Olhando então para o presente e o futuro, resgatar uma velha proposição que já apresentei em outras tribunas: precisamos que a Assistência Social tenha como sexta segurança afiançada a “conectividade cidadã”. Fazer valer essa ideia significa romper de imediato com velhas máximas, por exemplo, a negação do uso da tecnologia para a qualificação do convívio familiar e comunitário, pois, acreditem, ainda há muita gente por aí proibindo o uso das tecnologias em Serviços de Convivência. Promover a conectividade abre caminho para um trabalho consistente de desenvolvimento dos conceitos de empoderamento e participação em espaços democráticos, a partir de ferramentas de videoconferência e outras tantas desenvolvidas para a manifestação de opinião e voto. Não é simples defender uma proposta dessa natureza, principalmente quando o assunto é uma política com orçamento reduzido e uma infinidade de demandas que padecem de descaso e falta de respostas. Isso, no entanto, não invalida o fato de que a fórmula atual está longe de ser bem-sucedida. Ao aceitar o convite para escrever este texto, lembrei-me do famoso conselho público dado pelo CEO da Amazon Jeff Bezos, que disse: “Você precisa estar disposto a ser incompreendido se você for inovar”. 

Inspirado por ideias como essa e pelas possibilidades do presente, defendo a conectividade cidadã não apenas como uma segurança afiançada pelo SUAS, mas também como reconhecimento do acesso à internet enquanto direito universal, para todos. Notem que o caminho a ser percorrido é longo, porém ele precisa ser filosoficamente pavimentado. Trabalhadores, gestores, usuários, pesquisadores e tantas outras pessoas compromissadas com o SUAS precisam trazer a tecnologia para a centralidade dos debates, não apenas como mais um dentre tantos recursos importantes, mas como uma possibilidade de ressignificar a proteção social brasileira por meio das novas tecnologias de informação e comunicação (TICs). 

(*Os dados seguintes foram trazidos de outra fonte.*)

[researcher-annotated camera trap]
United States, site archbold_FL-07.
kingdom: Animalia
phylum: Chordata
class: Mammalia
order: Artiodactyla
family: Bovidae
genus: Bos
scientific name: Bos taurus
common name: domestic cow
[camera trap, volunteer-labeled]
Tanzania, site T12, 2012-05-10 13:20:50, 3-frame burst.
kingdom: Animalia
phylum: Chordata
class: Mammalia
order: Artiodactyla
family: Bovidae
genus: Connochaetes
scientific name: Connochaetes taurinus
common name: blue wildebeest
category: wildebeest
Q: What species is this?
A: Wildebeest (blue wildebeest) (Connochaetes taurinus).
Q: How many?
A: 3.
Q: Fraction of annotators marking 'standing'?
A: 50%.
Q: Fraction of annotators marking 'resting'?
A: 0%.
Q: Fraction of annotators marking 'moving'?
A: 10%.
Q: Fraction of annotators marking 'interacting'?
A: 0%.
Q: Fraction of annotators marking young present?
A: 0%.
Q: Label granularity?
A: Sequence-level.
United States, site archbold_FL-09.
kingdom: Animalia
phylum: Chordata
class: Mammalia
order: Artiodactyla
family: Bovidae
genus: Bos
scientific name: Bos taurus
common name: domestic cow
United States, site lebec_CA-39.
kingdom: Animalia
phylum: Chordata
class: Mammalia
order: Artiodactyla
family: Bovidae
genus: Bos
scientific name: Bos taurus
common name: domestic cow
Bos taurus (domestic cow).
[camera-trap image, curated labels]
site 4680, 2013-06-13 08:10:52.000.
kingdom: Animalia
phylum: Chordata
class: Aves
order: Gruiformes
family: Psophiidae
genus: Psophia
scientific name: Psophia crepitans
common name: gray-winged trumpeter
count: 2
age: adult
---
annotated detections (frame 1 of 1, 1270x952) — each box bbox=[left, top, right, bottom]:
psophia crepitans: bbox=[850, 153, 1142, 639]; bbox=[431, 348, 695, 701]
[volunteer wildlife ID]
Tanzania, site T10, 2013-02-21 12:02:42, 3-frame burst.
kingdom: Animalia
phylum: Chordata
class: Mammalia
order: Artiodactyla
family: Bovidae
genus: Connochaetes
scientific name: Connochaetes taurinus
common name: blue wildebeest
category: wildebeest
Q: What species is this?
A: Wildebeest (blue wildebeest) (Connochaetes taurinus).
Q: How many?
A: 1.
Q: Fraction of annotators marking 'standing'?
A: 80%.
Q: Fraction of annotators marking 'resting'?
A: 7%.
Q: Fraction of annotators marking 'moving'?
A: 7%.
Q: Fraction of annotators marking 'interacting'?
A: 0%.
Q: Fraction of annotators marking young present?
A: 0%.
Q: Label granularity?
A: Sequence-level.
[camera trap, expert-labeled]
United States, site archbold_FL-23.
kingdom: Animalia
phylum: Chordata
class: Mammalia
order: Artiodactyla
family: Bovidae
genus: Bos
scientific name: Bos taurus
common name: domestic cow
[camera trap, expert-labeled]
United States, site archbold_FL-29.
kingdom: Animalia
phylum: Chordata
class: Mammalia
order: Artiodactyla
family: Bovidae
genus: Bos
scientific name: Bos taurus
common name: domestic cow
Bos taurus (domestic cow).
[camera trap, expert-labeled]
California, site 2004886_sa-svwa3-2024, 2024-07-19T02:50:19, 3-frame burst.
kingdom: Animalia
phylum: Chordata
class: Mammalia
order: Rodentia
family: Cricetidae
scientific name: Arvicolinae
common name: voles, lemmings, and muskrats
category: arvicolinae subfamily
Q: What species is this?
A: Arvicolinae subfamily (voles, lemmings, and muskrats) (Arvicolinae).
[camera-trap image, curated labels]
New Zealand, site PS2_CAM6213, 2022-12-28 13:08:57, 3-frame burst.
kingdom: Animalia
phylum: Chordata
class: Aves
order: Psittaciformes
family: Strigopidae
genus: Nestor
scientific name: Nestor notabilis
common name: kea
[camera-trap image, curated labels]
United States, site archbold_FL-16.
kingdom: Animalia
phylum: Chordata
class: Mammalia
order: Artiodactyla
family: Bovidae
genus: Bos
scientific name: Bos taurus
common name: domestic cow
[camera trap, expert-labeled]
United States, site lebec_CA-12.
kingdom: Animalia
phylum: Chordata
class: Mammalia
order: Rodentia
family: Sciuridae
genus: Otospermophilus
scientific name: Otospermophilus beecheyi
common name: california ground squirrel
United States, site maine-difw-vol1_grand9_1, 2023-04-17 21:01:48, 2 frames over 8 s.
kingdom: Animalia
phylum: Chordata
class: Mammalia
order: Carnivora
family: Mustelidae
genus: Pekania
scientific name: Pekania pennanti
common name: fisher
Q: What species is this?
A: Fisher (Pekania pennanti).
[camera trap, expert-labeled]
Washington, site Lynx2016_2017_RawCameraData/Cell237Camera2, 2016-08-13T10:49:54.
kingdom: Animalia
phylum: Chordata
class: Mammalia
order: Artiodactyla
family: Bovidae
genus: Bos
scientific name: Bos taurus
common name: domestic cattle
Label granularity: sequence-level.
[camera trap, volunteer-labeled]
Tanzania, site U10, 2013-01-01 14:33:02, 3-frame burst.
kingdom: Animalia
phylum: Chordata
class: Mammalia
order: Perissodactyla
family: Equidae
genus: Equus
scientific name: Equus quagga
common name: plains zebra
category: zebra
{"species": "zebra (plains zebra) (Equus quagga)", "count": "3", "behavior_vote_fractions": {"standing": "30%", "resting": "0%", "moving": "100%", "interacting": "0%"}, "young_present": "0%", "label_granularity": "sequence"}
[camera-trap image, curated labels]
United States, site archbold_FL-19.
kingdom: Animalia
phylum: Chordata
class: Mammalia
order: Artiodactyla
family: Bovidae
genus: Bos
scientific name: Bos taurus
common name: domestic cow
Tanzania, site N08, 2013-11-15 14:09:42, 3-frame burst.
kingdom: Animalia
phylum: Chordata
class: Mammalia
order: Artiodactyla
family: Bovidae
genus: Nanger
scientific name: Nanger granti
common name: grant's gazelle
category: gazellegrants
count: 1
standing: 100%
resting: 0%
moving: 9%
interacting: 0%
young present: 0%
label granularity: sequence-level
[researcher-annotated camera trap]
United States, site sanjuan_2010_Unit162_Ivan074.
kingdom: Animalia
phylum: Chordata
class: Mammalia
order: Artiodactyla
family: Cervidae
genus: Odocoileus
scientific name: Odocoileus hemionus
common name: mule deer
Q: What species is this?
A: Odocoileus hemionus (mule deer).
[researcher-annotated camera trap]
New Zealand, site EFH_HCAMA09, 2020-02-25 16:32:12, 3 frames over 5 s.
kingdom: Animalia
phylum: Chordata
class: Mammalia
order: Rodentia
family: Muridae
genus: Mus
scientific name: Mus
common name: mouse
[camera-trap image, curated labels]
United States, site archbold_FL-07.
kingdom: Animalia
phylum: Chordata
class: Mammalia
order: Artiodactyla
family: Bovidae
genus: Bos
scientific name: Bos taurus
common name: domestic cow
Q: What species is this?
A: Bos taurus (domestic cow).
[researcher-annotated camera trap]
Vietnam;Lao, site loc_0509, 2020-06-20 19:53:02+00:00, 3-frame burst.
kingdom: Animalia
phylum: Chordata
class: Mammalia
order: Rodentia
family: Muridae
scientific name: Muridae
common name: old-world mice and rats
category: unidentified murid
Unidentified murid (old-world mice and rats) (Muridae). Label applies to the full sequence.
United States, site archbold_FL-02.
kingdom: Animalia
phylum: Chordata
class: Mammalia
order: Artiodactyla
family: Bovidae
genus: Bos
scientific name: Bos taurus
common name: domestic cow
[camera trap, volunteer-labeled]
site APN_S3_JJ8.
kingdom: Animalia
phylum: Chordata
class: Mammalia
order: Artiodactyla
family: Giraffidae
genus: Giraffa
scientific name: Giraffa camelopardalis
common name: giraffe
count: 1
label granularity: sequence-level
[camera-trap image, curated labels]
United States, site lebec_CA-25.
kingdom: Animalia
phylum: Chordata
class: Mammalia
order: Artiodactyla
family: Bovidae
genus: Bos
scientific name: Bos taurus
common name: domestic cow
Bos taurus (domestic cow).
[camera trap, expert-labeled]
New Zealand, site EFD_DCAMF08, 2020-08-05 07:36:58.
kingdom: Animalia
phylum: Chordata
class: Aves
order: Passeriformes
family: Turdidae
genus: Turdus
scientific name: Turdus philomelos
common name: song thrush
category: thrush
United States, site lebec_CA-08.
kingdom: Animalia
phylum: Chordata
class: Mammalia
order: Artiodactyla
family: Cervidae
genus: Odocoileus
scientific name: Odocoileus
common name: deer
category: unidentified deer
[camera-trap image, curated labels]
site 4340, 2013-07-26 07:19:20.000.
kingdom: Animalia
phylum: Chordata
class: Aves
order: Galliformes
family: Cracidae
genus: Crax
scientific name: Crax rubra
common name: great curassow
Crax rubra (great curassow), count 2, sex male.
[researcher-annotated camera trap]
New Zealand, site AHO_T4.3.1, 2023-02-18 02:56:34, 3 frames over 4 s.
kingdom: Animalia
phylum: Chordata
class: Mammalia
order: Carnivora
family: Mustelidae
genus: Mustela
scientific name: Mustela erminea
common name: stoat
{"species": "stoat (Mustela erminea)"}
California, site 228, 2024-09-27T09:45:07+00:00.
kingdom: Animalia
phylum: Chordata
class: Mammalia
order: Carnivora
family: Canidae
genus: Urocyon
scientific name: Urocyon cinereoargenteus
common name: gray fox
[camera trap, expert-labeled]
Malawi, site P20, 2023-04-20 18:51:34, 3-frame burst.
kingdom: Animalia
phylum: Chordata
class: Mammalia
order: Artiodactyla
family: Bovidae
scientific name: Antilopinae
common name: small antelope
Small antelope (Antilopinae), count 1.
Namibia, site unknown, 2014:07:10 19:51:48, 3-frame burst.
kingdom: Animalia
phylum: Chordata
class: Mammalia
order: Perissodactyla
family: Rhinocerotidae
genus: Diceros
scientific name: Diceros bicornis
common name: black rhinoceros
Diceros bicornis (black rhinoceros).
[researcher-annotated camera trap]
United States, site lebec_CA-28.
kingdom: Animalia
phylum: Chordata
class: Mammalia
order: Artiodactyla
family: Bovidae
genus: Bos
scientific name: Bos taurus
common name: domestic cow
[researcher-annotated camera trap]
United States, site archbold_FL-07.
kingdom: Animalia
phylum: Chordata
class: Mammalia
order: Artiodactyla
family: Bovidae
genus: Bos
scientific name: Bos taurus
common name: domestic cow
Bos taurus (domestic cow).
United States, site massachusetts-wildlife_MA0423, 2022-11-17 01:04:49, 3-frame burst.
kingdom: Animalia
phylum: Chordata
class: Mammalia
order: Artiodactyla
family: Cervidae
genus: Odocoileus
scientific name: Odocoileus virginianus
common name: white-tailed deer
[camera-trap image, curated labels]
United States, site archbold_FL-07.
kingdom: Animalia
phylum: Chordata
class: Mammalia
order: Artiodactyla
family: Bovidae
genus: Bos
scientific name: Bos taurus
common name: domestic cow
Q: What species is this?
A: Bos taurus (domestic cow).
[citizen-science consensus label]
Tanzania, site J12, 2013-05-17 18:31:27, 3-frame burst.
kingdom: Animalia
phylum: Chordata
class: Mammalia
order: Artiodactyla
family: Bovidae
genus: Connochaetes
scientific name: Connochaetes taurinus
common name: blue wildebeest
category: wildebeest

No âmbito da gestão, é preciso que o acesso à renda seja reafirmado como direito indissociável da inclusão no CAD Único. Isso permite que a tecnologia seja um poderoso aliado para mapear as vulnerabilidades individuais e coletivas, consolidando pontes que permitam aos beneficiários de recursos como o auxílio emergencial o acesso a serviços públicos que os ajudem a se preparar para o mundo do trabalho, suprir déficits de aprendizagem, consolidar redes de apoio, ter acesso a crédito e à troca de conhecimentos. 

Diante disso, cabe destacar que este texto não propõe o enfraquecimento ou a relativização da qualidade das experiências presenciais, mas a compreensão da necessidade urgente de um reposicionamento da Assistência Social para que ela possa verdadeiramente gerar respostas à altura dos desafios da seguridade social brasileira. Afinal, como cantou o grande Gil em uma atualização da profética “Pela Internet”: “Estou preso na rede que nem peixe pescado, é zapzap, é like, é Instagram, é tudo muito bem bolado”; e é claro que, além do ex-ministro e eterno poeta baiano, todos caímos na rede.

Se é fato que três em cada quatro brasileiros já estão na internet, é igualmente verdade que todos eles, em alguma medida, estão sendo afetados pelo fluxo de bits. Uma Política de Proteção Social que desconsidera isso é tão excludente quanto uma série de outros fenômenos de origem econômica e comportamental. Como qualquer abordagem disruptiva, se desejamos superar uma política analógica, é preciso desconstruir criativamente velhos entendimentos e velhas práticas, por meio da elaboração e validação coletiva de propostas concretas. 

Recorrendo a um insight de Mahatma Gandhi: “temos de nos tornar a mudança que queremos ver”. Fica então a pergunta, com uma torcida enorme pela resposta positiva: será que essa mudança é realmente desejada?